Labelle MA, Dang-Vu TT, Petit D, Desautels A, Montplaisir J, Zadra A. J. Sleep Res. 2015; 24(6): 658-665.

Affiliation

Center for Advanced Research in Sleep Medicine, Hôpital du Sacré-Cœur, Montreal, Canada.

Copyright

(Copyright © 2015, European Sleep Research Society, Publisher John Wiley and Sons)

DOI

10.1111/jsr.12315

PMID

26087833

Abstract

Sleepwalkers often complain of excessive daytime somnolence. Although excessive daytime somnolence has been associated with cognitive impairment in several sleep disorders, very few data exist concerning sleepwalking. This study aimed to investigate daytime cognitive functioning in adults diagnosed with idiopathic sleepwalking. Fifteen sleepwalkers and 15 matched controls were administered the Continuous Performance Test and Stroop Colour-Word Test in the morning after an overnight polysomnographic assessment. Participants were tested a week later on the same neuropsychological battery, but after 25 h of sleep deprivation, a procedure known to precipitate sleepwalking episodes during subsequent recovery sleep. There were no significant differences between sleepwalkers and controls on any of the cognitive tests administered under normal waking conditions. Testing following sleep deprivation revealed significant impairment in sleepwalkers' executive functions related to inhibitory control, as they made more errors than controls on the Stroop Colour-Word Test and more commission errors on the Continuous Performance Test. Sleepwalkers' scores on measures of executive functions were not associated with self-reported sleepiness or indices of sleep fragmentation from baseline polysomnographic recordings. The results support the idea that sleepwalking involves daytime consequences and suggest that these may also include cognitive impairments in the form of disrupted inhibitory control following sleep deprivation. These disruptions may represent a daytime expression of sleepwalking's pathophysiological mechanisms.

Saved data entries
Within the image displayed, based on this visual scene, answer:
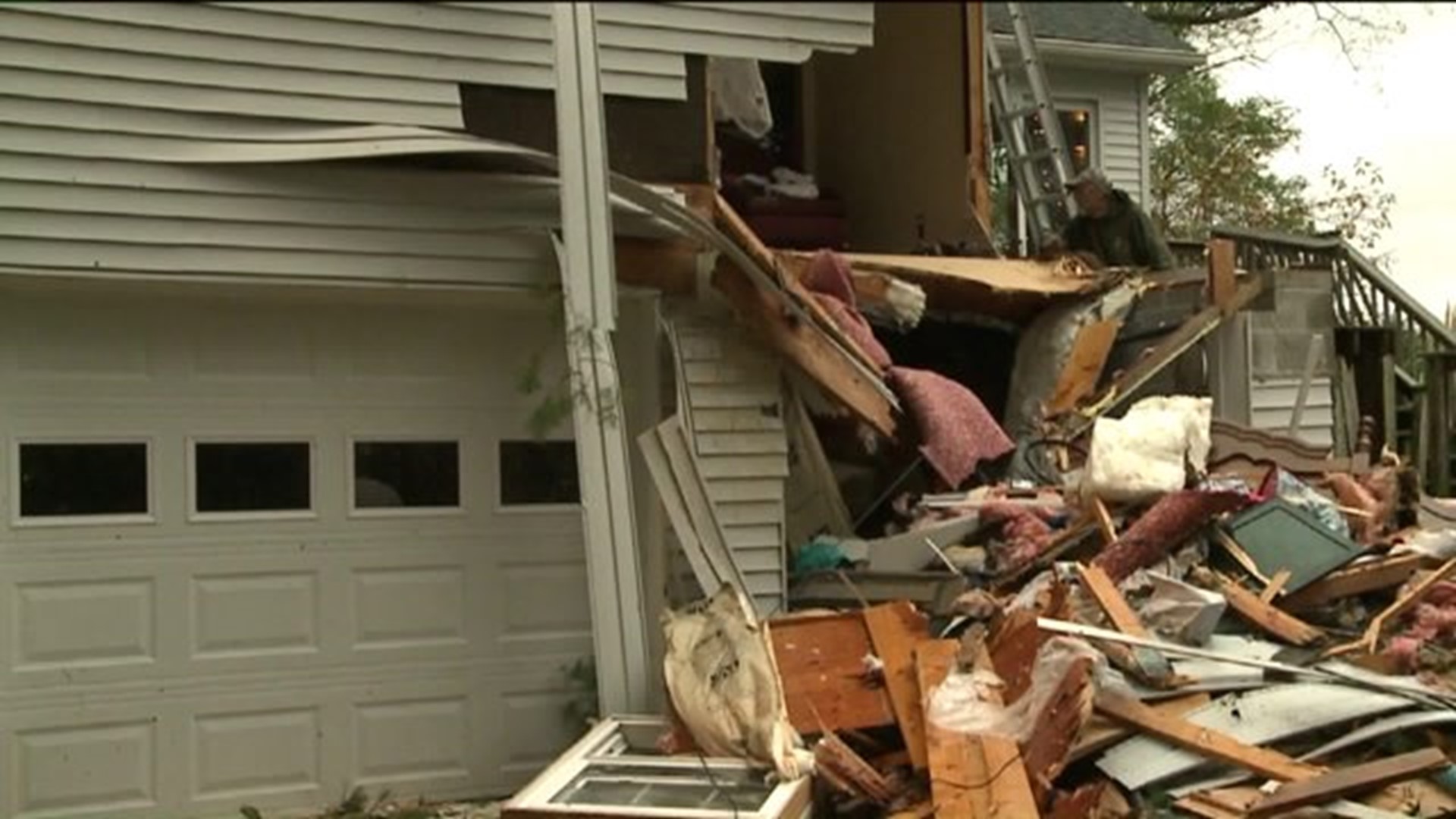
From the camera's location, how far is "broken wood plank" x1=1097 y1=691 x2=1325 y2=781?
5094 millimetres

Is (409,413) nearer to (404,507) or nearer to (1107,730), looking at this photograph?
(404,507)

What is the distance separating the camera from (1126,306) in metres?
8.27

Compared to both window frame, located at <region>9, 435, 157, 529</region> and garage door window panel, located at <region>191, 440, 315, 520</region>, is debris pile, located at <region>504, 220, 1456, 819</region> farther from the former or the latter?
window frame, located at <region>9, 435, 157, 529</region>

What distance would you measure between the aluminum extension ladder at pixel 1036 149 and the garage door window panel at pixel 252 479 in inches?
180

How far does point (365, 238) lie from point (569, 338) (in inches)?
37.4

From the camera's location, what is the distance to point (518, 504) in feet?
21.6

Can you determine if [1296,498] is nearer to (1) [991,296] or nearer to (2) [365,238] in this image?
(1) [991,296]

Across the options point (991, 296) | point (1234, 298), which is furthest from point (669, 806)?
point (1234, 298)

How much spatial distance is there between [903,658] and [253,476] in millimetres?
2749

* * *

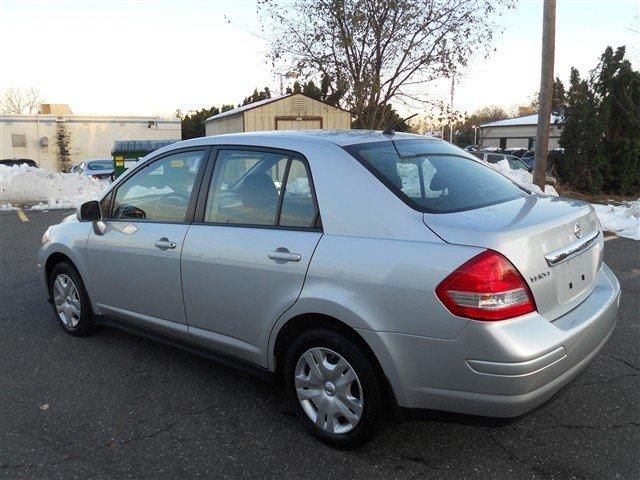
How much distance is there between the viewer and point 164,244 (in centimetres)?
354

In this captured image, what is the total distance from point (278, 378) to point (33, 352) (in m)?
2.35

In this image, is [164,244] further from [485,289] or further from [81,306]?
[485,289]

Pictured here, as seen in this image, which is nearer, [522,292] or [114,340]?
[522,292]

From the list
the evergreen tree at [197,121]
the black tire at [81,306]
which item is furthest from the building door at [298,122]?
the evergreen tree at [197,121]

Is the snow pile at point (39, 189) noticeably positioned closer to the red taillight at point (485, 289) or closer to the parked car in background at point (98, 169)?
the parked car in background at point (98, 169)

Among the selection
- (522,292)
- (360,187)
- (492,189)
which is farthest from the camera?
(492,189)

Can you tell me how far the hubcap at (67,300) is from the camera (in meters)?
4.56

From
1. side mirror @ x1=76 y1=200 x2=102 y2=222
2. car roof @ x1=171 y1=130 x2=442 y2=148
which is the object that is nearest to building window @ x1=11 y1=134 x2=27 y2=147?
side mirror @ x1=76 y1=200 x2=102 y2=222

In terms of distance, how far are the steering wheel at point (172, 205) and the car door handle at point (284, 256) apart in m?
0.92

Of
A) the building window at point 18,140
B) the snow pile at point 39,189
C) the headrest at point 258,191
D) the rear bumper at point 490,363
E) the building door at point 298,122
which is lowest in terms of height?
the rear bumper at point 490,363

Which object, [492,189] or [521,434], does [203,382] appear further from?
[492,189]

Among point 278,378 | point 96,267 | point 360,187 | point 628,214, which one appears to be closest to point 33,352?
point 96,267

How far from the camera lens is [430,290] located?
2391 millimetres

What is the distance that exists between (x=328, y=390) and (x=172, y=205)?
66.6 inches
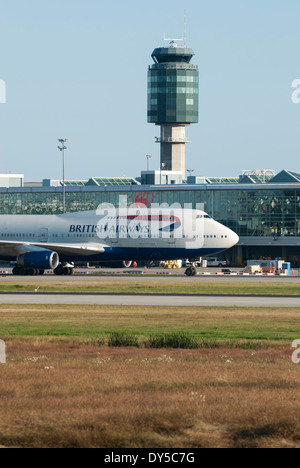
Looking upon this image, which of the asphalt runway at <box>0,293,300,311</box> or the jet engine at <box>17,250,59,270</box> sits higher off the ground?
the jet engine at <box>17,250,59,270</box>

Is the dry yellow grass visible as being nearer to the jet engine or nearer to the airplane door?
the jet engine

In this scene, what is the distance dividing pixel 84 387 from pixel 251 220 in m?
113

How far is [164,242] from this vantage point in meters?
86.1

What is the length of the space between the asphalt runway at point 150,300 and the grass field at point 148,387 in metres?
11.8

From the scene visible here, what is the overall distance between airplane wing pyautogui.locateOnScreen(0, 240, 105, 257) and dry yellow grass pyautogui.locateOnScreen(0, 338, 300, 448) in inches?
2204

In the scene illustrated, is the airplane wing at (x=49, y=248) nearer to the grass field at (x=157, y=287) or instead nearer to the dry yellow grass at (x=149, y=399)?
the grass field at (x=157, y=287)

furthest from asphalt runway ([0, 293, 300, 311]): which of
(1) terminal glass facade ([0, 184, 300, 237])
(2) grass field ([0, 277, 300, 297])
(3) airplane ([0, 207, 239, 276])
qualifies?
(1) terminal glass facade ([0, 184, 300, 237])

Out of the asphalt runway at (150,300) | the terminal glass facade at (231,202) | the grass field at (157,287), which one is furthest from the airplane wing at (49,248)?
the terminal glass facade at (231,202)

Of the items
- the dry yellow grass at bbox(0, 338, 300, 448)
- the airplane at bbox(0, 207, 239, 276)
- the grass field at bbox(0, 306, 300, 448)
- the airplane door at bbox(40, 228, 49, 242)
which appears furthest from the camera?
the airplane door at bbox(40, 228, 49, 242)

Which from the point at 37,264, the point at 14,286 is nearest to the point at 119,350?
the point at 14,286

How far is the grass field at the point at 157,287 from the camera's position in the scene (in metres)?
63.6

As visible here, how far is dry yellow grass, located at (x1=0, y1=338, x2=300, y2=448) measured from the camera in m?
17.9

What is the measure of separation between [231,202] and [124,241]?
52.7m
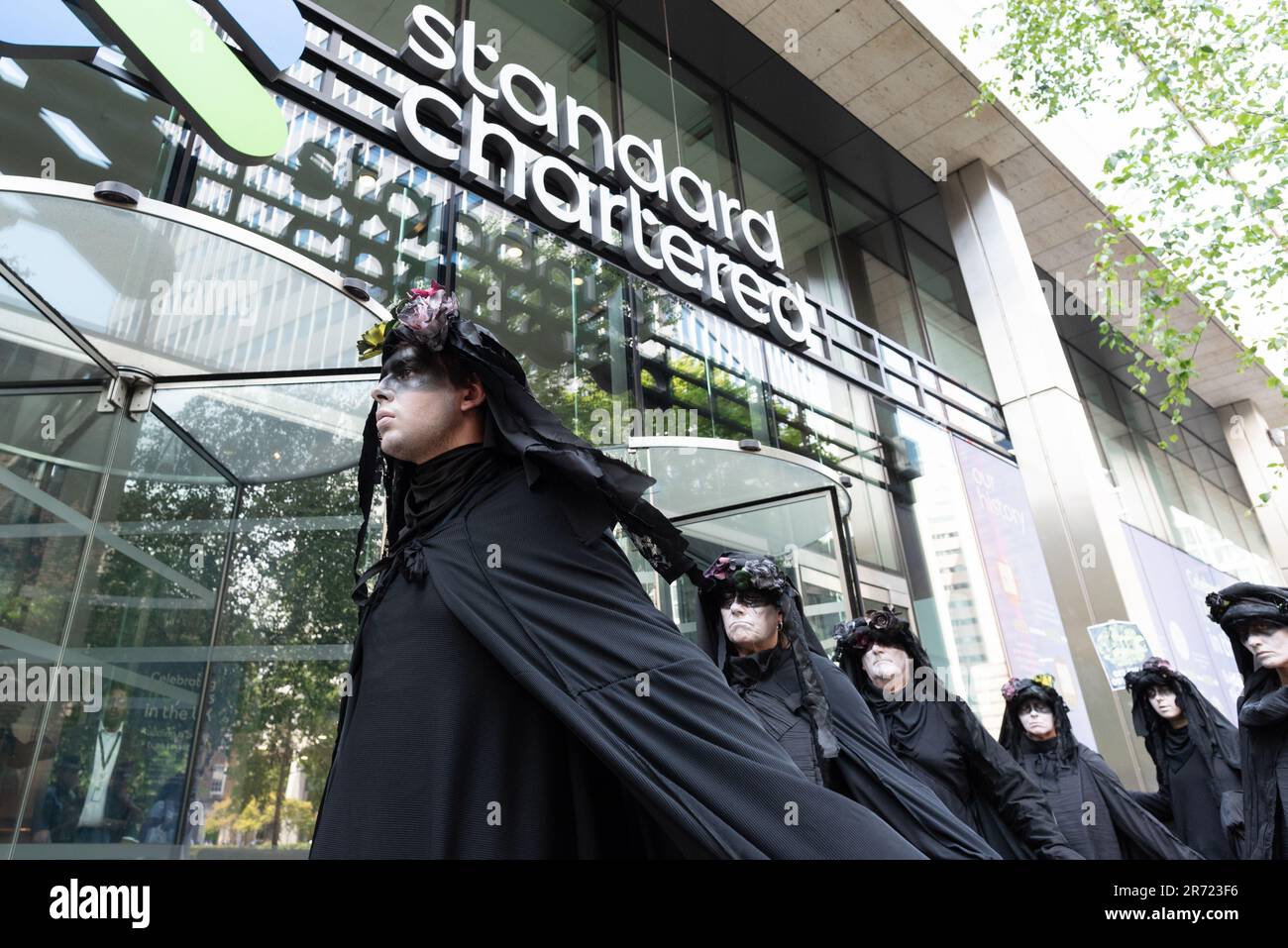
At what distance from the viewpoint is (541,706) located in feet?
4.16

* * *

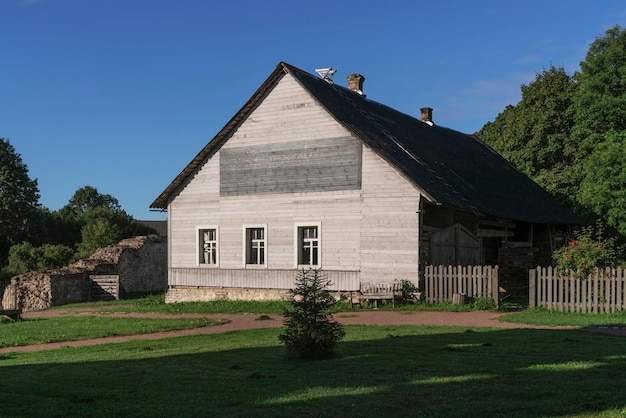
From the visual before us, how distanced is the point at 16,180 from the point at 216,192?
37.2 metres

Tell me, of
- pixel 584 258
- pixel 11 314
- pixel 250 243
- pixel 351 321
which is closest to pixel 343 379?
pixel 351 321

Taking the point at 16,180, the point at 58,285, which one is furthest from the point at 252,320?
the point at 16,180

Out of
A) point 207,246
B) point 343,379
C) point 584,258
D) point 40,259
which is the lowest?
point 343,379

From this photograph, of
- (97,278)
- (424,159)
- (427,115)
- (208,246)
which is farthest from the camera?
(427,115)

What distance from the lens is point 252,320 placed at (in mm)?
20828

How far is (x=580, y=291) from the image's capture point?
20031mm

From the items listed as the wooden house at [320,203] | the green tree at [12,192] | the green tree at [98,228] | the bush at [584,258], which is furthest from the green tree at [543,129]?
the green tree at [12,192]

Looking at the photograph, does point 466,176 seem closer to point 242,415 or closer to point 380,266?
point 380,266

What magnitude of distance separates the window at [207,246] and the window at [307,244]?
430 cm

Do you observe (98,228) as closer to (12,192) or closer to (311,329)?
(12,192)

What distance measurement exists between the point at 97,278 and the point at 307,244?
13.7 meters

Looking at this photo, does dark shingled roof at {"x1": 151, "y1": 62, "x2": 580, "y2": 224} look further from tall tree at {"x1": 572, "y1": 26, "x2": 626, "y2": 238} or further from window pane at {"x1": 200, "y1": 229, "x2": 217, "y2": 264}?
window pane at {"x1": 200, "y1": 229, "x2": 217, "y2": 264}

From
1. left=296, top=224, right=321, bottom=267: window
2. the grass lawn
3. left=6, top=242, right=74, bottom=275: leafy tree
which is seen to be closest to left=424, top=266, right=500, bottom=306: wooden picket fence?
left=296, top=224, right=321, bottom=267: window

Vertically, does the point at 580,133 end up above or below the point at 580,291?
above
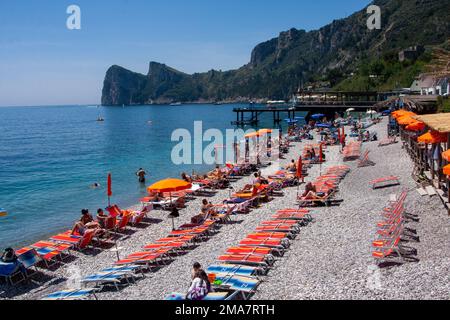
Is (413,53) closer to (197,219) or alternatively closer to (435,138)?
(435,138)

**Problems to solve**
(1) In the sleepwalking study text, substitute "Sacred Heart Hospital" for "Hôpital du Sacré-Cœur" in the part that begins at the words "Affiliation" and stops after "Wiley and Sons)".
(2) In the sleepwalking study text, how many hours of sleep deprivation came before the second round of testing?

**Exercise answers**
(1)
Affiliation

Center for Advanced Research in Sleep Medicine, Sacred Heart Hospital, Montreal, Canada.

Copyright

(Copyright © 2015, European Sleep Research Society, Publisher John Wiley and Sons)

(2) 25 hours.